§ **Task instructions**:
Copy all lines below exactly as written. Leave pictures out.

§ **Data segment**:
....
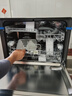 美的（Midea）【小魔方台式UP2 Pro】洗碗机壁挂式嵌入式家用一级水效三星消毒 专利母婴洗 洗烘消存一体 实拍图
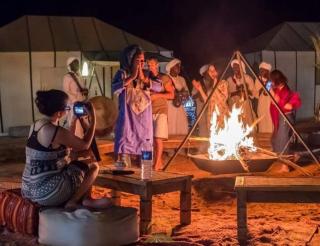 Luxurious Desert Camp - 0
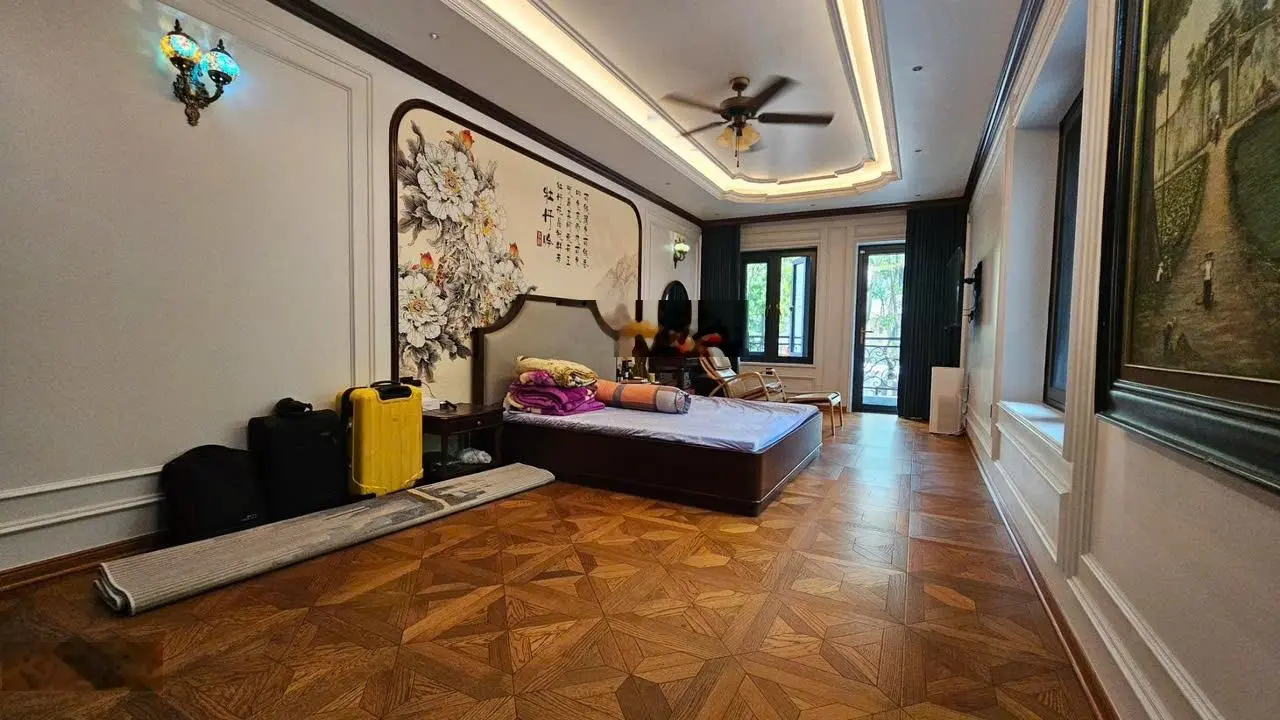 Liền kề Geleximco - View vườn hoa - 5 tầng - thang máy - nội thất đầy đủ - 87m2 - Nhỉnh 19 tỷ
....
§ **Reply to the task**:
 美的（Midea）【小魔方台式UP2 Pro】洗碗机壁挂式嵌入式家用一级水效三星消毒 专利母婴洗 洗烘消存一体 实拍图
 Luxurious Desert Camp - 0
 Liền kề Geleximco - View vườn hoa - 5 tầng - thang máy - nội thất đầy đủ - 87m2 - Nhỉnh 19 tỷ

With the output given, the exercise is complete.